- [Task to complete]: In the logit regression post below, copy out the stretch from "Let $y_i$ follow" through "computed without R?" with "noninformative" swapped for "vague".

- [Source extract]:
┏━━

# Regression and posterior

Let $y_i$ follow $\operatorname{Bin}(n_i,p_i)$ and for $p_i$ we consider the logit quadratic model: $$\log\frac{p_i}{1-p_i}=\beta_0+\beta_1A_i+\beta_2(A_i-\operatorname{mean}A)^2$$ where $A_i$ is AGE_i during the $i$th time.

It is part of example 9.3 from the book Bayesian Computation With R, but with a twist in the regression formula.

The question is:

If the regression vector is $\beta=(\beta_0,\beta_1,\beta_2)$ has a uniform noninformative prior write an R code to compute the logarithm of the posterior density of $\beta$.

Question: How is the posterior density is computed without R?

┗━━

- [Data entries]:
┏━━

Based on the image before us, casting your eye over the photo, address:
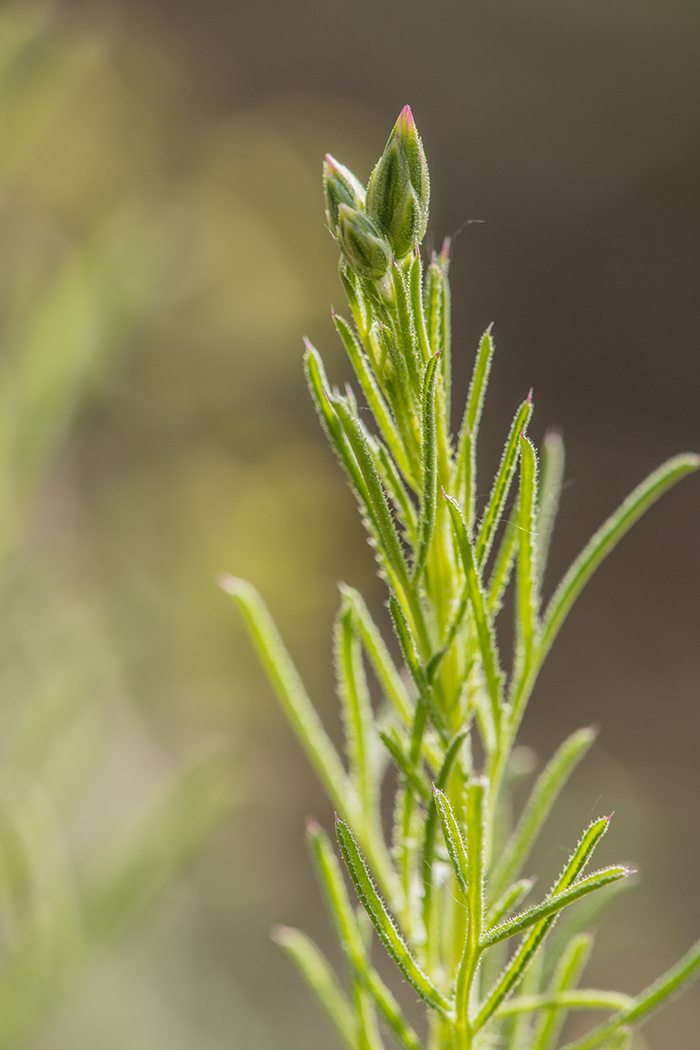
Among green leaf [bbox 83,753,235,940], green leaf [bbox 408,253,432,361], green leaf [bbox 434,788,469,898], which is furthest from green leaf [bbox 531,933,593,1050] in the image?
green leaf [bbox 83,753,235,940]

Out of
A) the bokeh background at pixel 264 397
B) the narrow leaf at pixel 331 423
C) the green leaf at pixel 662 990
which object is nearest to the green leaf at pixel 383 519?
the narrow leaf at pixel 331 423

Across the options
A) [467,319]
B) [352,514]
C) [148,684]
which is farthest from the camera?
[467,319]

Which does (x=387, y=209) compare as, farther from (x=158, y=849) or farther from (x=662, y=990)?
(x=158, y=849)

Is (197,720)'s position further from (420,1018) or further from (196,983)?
(420,1018)

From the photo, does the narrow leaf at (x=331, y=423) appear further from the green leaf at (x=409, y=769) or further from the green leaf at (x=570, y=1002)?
the green leaf at (x=570, y=1002)

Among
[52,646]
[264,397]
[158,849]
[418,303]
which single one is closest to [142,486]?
[264,397]

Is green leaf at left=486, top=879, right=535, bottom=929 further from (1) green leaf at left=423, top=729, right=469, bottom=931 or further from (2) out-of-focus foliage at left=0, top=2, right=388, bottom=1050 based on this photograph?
(2) out-of-focus foliage at left=0, top=2, right=388, bottom=1050

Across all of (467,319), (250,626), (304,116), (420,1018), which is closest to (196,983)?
(420,1018)
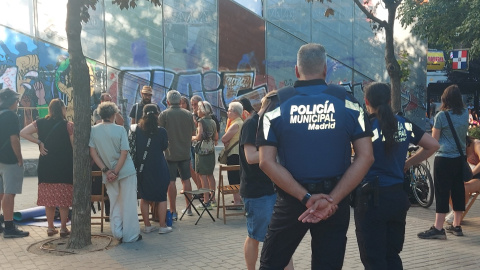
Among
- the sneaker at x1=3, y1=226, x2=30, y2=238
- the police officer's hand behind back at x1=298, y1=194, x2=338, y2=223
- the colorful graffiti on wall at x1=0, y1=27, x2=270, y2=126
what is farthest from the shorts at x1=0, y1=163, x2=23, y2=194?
the colorful graffiti on wall at x1=0, y1=27, x2=270, y2=126

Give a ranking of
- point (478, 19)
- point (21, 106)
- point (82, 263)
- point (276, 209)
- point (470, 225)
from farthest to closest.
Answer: point (21, 106)
point (478, 19)
point (470, 225)
point (82, 263)
point (276, 209)

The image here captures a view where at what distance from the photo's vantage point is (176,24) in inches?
856

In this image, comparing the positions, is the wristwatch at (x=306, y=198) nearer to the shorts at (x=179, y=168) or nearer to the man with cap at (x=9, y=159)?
the man with cap at (x=9, y=159)

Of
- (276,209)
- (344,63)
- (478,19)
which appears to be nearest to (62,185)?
(276,209)

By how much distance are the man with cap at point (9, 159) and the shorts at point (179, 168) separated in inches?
85.2

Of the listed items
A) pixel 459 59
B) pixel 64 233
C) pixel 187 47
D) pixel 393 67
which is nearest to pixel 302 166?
pixel 64 233

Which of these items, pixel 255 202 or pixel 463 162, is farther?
pixel 463 162

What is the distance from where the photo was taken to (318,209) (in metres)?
3.05

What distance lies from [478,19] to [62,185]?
46.7ft

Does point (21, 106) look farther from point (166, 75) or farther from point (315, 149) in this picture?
point (315, 149)

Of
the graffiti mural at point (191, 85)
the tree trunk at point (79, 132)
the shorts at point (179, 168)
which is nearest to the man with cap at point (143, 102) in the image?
the shorts at point (179, 168)

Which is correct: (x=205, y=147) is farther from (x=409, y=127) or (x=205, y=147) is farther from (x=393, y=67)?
(x=409, y=127)

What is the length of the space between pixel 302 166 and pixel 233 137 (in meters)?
4.87

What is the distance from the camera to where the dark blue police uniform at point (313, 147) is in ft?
10.2
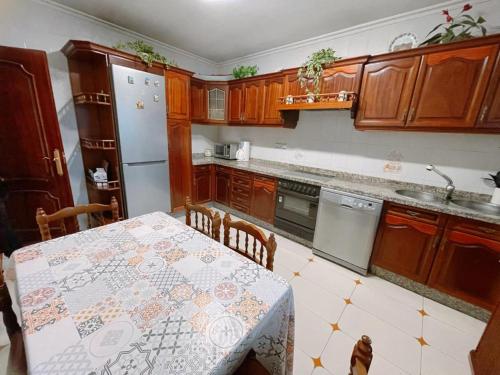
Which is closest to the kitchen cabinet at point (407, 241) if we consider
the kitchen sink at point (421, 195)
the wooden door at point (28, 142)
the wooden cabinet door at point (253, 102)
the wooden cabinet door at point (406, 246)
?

┗━━

- [Written response]:
Let $y_i$ follow $\operatorname{Bin}(n_i,p_i)$ and for $p_i$ we consider the logit quadratic model: $$\log\frac{p_i}{1-p_i}=\beta_0+\beta_1A_i+\beta_2(A_i-\operatorname{mean}A)^2$$ where $A_i$ is AGE_i during the $i$th time.

It is part of example 9.3 from the book Bayesian Computation With R, but with a twist in the regression formula.

The question is:

If the regression vector is $\beta=(\beta_0,\beta_1,\beta_2)$ has a uniform vague prior write an R code to compute the logarithm of the posterior density of $\beta$.

Question: How is the posterior density is computed without R?